═══ SELECTION
Valuable as these material benefits to the country are, Mr. Hunter (most justly, as we think) places above them all as the great achievement of the English rule the gradual establishment of a whole system of private proprietary rights in the land. Under native rule these rights were inchoate. The rights of the villages and their various officials, and those of the superior revenue officials, were to the last degree indeterminate and fluctuating. The whole system depended on the Government, which from time to time took from the cultivators of the soil as much of the produce as it could get through a long chain of revenue collectors, to whose fingers in each case stuck a larger or smaller proportion of the revenue collected. The villages were, so to speak, the cultivating units and remained unaffected by the changes among their various superiors except as to the amount which they had to pay. The rights of the individual villagers, the rights of the inferior revenue officers, and the rights (if such they could be called) of the Government all remained in a fluid, indefinite condition.
The result of peace, legislation, and the establishment of courts of justice has been to make property in Orissa pretty nearly as definite as property in Kent or Middlesex, and to give to every peasant in the country specific individual rights to which he is intensely attached, and which he vindicates in the English courts. Mr. Hunter has a most striking remark on this point which deserves far more attention than it has received. “By creating a long series of private rights in the soil we have developed an inexhaustible source of perfectly legitimate litigation. I by no means join in the English outcry against the so-called litigiousness of the Hindus. The growth of private rights has been so rapid under our rule that if the people did not very freely resort to our courts it would be a proof either of hopeless apathy on their part or of the corruption or unpopularity of our tribunals." Perhaps the most striking mode of contrasting English and native rule is, however, to be found in a passage in which Mr. Hunter compares the revenue expenditure of our own Government with the expenditure of its predecessors. The present revenue of Orissa is about £450,000. Of this £339,696 goes in collecting the revenue, in the administration of justice, and keeping the peace. There is a single native regiment which costs £17,000, and the balance of £28,000 represents the contribution of Orissa to the general expenses of the empire.
══════
• EXERCISE 1:
Answer these questions on the passage about English rule in Orissa:
(a) Under native rule, what did the villages remain unaffected by, except as to the amount they had to pay?
(b) What is the present revenue of Orissa?
(c) What does the single native regiment cost?
The entries that follow this text have no connection to it.
═══ EXERCISE INPUT
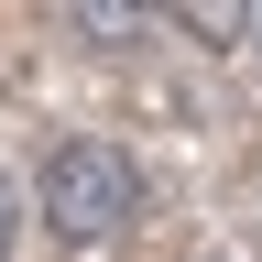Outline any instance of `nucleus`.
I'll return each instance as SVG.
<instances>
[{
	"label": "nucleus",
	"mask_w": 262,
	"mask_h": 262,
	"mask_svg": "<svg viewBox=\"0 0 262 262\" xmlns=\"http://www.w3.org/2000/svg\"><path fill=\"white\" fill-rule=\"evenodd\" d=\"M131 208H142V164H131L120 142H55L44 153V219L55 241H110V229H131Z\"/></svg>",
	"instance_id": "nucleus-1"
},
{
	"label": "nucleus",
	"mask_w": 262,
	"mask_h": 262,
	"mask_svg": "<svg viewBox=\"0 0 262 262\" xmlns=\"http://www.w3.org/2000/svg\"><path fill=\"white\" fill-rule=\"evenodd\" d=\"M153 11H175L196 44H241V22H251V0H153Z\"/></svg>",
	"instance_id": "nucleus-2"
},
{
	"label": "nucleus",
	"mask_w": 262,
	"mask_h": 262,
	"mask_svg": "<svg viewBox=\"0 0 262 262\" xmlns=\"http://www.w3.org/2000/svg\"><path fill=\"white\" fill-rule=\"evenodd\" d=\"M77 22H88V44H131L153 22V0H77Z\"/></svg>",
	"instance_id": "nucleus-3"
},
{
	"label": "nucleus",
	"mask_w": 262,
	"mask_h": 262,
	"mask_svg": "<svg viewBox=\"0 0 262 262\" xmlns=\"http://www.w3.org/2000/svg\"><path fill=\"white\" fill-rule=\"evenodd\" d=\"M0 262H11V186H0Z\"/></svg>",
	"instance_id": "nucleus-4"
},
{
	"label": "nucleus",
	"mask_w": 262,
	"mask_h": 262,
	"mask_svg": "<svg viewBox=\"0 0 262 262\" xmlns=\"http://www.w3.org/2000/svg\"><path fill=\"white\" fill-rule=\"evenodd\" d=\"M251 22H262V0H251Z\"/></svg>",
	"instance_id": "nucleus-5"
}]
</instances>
══════
• EXERCISE 2: Reproduce the entries with the nucleus outlines character for character, omitting the pictures.

• RESULT 1:
(a) The changes among their various superiors.
(b) About £450,000.
(c) £17,000.

• RESULT 2:
Outline any instance of `nucleus`.
I'll return each instance as SVG.
<instances>
[{
	"label": "nucleus",
	"mask_w": 262,
	"mask_h": 262,
	"mask_svg": "<svg viewBox=\"0 0 262 262\" xmlns=\"http://www.w3.org/2000/svg\"><path fill=\"white\" fill-rule=\"evenodd\" d=\"M131 208H142V164H131L120 142H55L44 153V219L55 241H110V229H131Z\"/></svg>",
	"instance_id": "nucleus-1"
},
{
	"label": "nucleus",
	"mask_w": 262,
	"mask_h": 262,
	"mask_svg": "<svg viewBox=\"0 0 262 262\" xmlns=\"http://www.w3.org/2000/svg\"><path fill=\"white\" fill-rule=\"evenodd\" d=\"M153 11H175L196 44H241V22H251V0H153Z\"/></svg>",
	"instance_id": "nucleus-2"
},
{
	"label": "nucleus",
	"mask_w": 262,
	"mask_h": 262,
	"mask_svg": "<svg viewBox=\"0 0 262 262\" xmlns=\"http://www.w3.org/2000/svg\"><path fill=\"white\" fill-rule=\"evenodd\" d=\"M77 22H88V44H131L153 22V0H77Z\"/></svg>",
	"instance_id": "nucleus-3"
},
{
	"label": "nucleus",
	"mask_w": 262,
	"mask_h": 262,
	"mask_svg": "<svg viewBox=\"0 0 262 262\" xmlns=\"http://www.w3.org/2000/svg\"><path fill=\"white\" fill-rule=\"evenodd\" d=\"M0 262H11V186H0Z\"/></svg>",
	"instance_id": "nucleus-4"
},
{
	"label": "nucleus",
	"mask_w": 262,
	"mask_h": 262,
	"mask_svg": "<svg viewBox=\"0 0 262 262\" xmlns=\"http://www.w3.org/2000/svg\"><path fill=\"white\" fill-rule=\"evenodd\" d=\"M251 22H262V0H251Z\"/></svg>",
	"instance_id": "nucleus-5"
}]
</instances>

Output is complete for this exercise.